What type should temp be?
Because u cannot swap an integer with a multiD array integer


----------



## ctrain (Aug 25, 2011)

Aleksander Dishnica said:


> What type should temp be?
> Because u cannot swap an integer with a multiD array integer



... int

why couldn't you?


----------



## GSquadron (Aug 25, 2011)

int temp = int array[9][9]?
It couldnt do that
Anyway i finished the sudoku and will make an rpg text game which i will give online for free normally(1 million dollars maybe  )
I dont see anyone on the net (forums) giving free rpg text games though ?
Also, i am learning 3D games now, so not even time to spend.
I need to do the strategy game as best as possible.


----------



## ctrain (Aug 25, 2011)

it couldn't do that because it's not valid.
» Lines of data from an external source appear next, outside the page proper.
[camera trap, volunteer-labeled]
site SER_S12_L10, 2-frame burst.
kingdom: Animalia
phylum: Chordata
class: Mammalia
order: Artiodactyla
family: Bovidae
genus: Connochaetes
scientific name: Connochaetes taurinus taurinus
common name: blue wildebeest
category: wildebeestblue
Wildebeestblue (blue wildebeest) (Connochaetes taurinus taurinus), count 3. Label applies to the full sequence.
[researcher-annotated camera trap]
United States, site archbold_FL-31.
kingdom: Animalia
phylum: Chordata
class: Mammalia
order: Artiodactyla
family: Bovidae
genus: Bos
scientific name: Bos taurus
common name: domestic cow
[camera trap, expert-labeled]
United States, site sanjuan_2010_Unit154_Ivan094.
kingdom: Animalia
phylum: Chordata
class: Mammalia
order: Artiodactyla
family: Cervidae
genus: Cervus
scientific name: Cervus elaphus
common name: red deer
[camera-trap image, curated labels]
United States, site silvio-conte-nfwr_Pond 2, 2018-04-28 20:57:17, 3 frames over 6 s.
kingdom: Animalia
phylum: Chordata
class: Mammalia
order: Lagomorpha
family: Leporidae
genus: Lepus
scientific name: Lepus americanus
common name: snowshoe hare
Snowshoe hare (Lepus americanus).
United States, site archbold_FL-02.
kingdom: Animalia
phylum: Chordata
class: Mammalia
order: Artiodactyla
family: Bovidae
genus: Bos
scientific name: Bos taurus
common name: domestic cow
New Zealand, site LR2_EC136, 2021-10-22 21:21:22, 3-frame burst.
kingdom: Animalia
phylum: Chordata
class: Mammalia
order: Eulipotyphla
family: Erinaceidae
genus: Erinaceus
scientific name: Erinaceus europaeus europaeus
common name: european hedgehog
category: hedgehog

int temp = int array[9][9];

not the same as something like.

int array[9][9];
int temp = array[0][1];

http://codepad.org/CgKwqULJ


----------



## GSquadron (Aug 25, 2011)

I did that in another way, more practical.
Normally this was the first sudoku i make in life so it was a punch in the stomach for sure.
I found out that is better doing things yourself rather than waiting for others to explain them
to you. And this is the harsh truth.


----------



## Kreij (Aug 26, 2011)

Aleksander Dishnica said:


> I found out that is better doing things yourself rather than waiting for others to explain them
> to you. And this is the harsh truth.



Welcome to coding.


----------